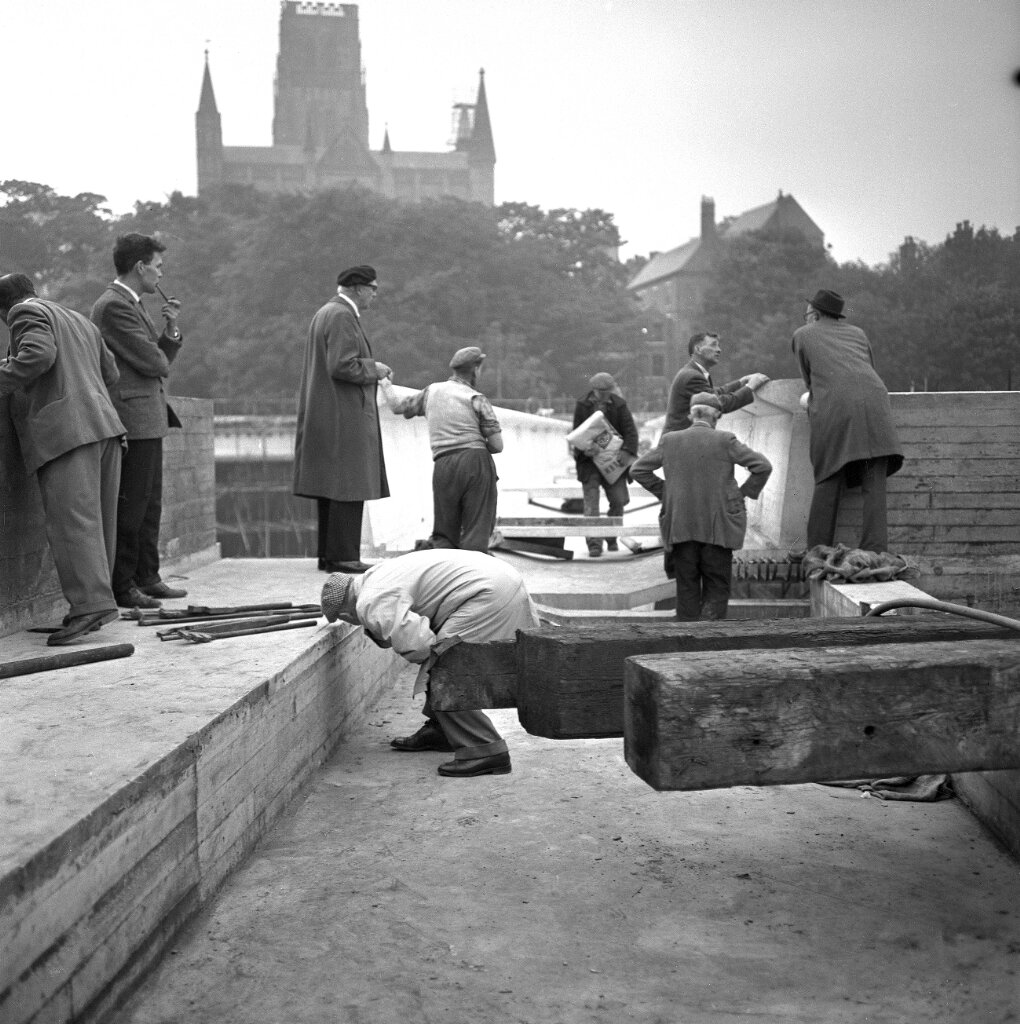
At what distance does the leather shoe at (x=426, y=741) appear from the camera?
6.07 m

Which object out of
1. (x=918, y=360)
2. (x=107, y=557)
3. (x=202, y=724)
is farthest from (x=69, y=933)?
(x=918, y=360)

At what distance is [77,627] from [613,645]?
8.82ft

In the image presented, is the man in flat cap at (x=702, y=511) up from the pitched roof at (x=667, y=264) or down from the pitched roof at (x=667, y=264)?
down

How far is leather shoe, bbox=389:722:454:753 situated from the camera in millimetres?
6074

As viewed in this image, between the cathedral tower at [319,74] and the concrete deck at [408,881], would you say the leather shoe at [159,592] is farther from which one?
the cathedral tower at [319,74]

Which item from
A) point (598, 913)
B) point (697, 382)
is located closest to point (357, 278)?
point (697, 382)

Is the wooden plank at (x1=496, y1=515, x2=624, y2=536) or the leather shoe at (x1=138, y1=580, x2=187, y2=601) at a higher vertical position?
the wooden plank at (x1=496, y1=515, x2=624, y2=536)

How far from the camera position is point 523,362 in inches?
2542

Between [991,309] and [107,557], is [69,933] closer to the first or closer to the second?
[107,557]

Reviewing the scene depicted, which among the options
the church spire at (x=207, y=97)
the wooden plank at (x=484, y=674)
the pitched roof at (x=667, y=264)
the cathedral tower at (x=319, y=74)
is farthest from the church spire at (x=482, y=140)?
the wooden plank at (x=484, y=674)

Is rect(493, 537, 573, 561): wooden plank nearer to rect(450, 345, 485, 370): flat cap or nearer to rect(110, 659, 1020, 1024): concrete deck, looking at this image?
rect(450, 345, 485, 370): flat cap

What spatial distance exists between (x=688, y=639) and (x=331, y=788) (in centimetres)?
218

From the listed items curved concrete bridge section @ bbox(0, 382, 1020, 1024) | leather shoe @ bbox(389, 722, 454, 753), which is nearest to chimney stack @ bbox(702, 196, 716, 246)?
curved concrete bridge section @ bbox(0, 382, 1020, 1024)

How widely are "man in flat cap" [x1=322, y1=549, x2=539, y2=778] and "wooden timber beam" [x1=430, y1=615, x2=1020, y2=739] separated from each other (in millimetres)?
982
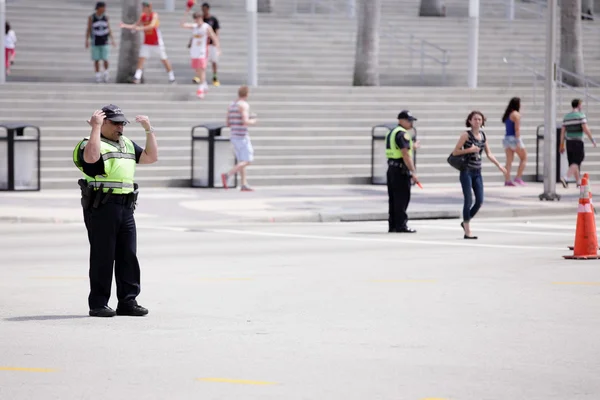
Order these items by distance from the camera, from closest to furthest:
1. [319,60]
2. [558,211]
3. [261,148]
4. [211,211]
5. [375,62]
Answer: [211,211], [558,211], [261,148], [375,62], [319,60]

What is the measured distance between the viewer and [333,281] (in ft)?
47.0

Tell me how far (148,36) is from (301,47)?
23.9 ft

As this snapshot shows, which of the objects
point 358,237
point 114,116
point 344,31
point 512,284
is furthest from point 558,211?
point 344,31

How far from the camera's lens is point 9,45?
111ft

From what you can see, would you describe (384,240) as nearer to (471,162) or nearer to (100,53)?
(471,162)

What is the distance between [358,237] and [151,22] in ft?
44.4

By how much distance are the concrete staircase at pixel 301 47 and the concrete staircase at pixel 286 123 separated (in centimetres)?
390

### Short problem:
Please update everything from the line containing "Which item from" down to the line containing "Answer: [211,211], [558,211], [261,148], [375,62], [319,60]" by replacing "leather shoe" with "suede boot", leaving all else unchanged and omitting the pictures from your answer.

### Correct answer:
Which item from
A) point (598, 913)
B) point (697, 382)
is located closest to point (357, 278)?
point (697, 382)

Is the wooden plank at (x1=496, y1=515, x2=624, y2=536) or the suede boot at (x1=138, y1=580, x2=187, y2=601) at a higher vertical position?
the wooden plank at (x1=496, y1=515, x2=624, y2=536)

How far from the camera position is point 523,362 in inches?
2542

Between [991,309] and [107,557], is [69,933] closer to the first or closer to the second?
[107,557]

Reviewing the scene depicted, which among the options
the church spire at (x=207, y=97)
the wooden plank at (x=484, y=674)
the pitched roof at (x=667, y=264)
the cathedral tower at (x=319, y=74)
is farthest from the church spire at (x=482, y=140)?
the wooden plank at (x=484, y=674)

Is rect(493, 537, 573, 561): wooden plank nearer to rect(450, 345, 485, 370): flat cap or nearer to rect(110, 659, 1020, 1024): concrete deck, looking at this image?
rect(450, 345, 485, 370): flat cap

What spatial distance exists between (x=688, y=639) and (x=331, y=788) (in centimetres)?
218

From the listed items curved concrete bridge section @ bbox(0, 382, 1020, 1024) | suede boot @ bbox(389, 722, 454, 753), which is nearest to chimney stack @ bbox(702, 196, 716, 246)?
curved concrete bridge section @ bbox(0, 382, 1020, 1024)

How widely are "man in flat cap" [x1=322, y1=549, x2=539, y2=778] and "wooden timber beam" [x1=430, y1=615, x2=1020, y2=739] separated from each other (in millimetres)?
982
Order these items by distance from the camera, from closest to furthest:
1. [319,60]
2. [558,211]
3. [261,148]
4. [211,211]
5. [375,62]
Answer: [211,211], [558,211], [261,148], [375,62], [319,60]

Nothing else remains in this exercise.